- Work to be completed -
In your transcription, keep every record exact and leave out the pictures.

- Dataset -

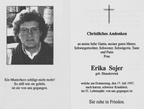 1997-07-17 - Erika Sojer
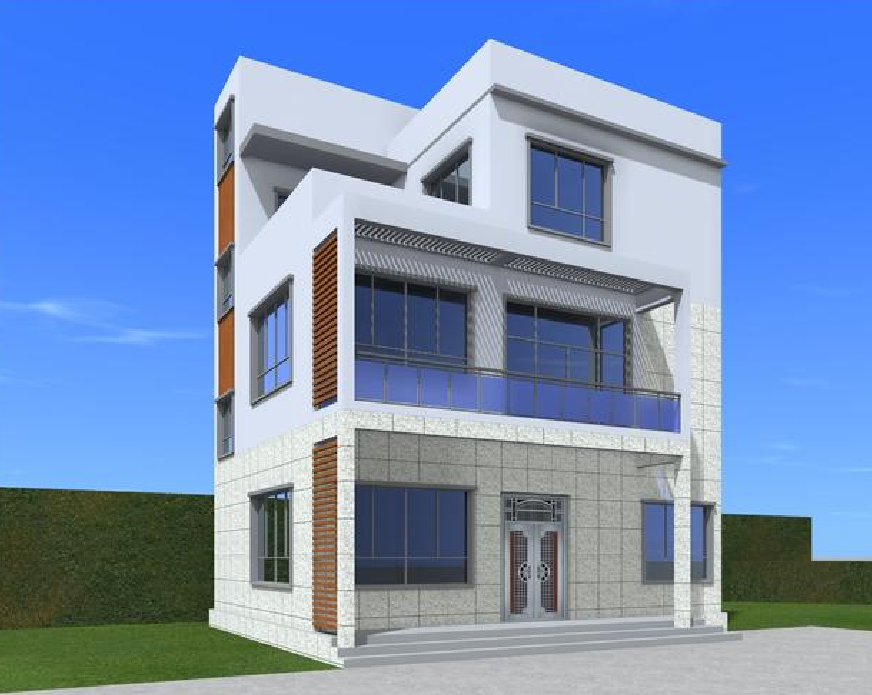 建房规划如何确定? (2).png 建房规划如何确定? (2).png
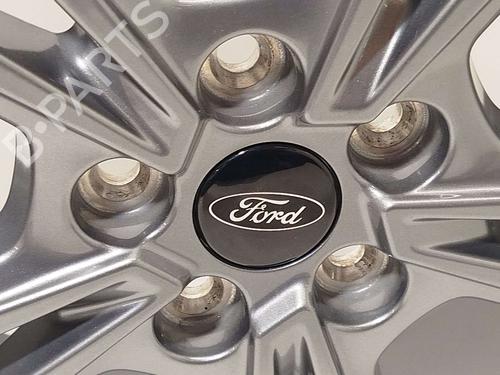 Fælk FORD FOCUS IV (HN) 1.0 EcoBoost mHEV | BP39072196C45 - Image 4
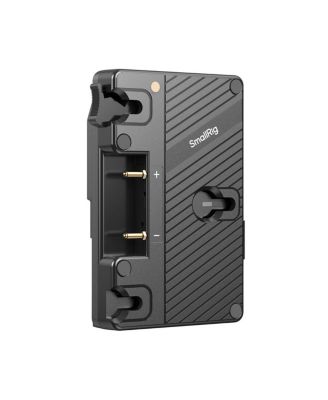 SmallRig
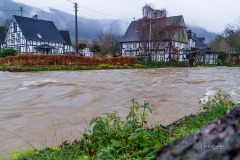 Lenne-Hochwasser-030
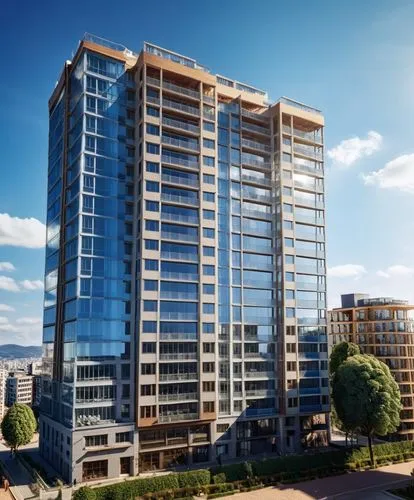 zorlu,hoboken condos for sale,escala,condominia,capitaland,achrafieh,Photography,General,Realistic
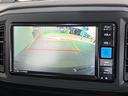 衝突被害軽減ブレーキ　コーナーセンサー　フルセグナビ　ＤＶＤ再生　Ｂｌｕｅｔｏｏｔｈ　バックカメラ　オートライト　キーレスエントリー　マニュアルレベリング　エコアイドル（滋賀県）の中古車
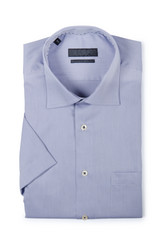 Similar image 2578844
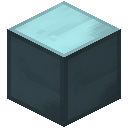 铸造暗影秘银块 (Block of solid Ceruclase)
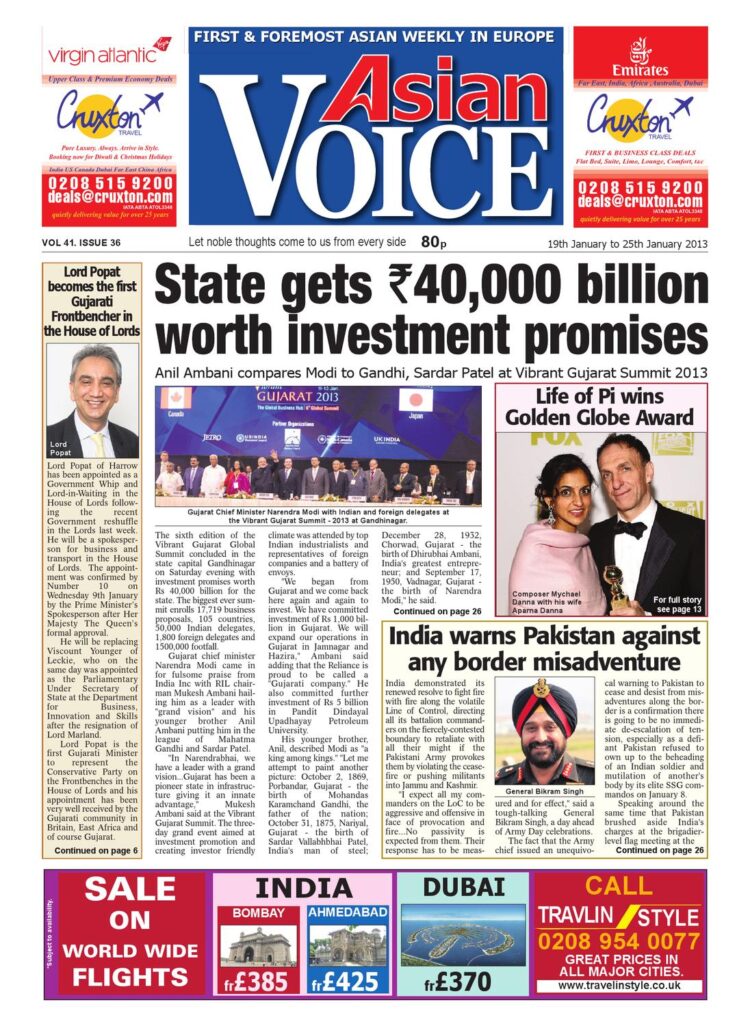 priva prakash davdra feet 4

- The completed task -
 1997-07-17 - Erika Sojer
 建房规划如何确定? (2).png 建房规划如何确定? (2).png
 Fælk FORD FOCUS IV (HN) 1.0 EcoBoost mHEV | BP39072196C45 - Image 4
 SmallRig
 Lenne-Hochwasser-030
 zorlu,hoboken condos for sale,escala,condominia,capitaland,achrafieh,Photography,General,Realistic
 衝突被害軽減ブレーキ　コーナーセンサー　フルセグナビ　ＤＶＤ再生　Ｂｌｕｅｔｏｏｔｈ　バックカメラ　オートライト　キーレスエントリー　マニュアルレベリング　エコアイドル（滋賀県）の中古車
 Similar image 2578844
 铸造暗影秘银块 (Block of solid Ceruclase)
 priva prakash davdra feet 4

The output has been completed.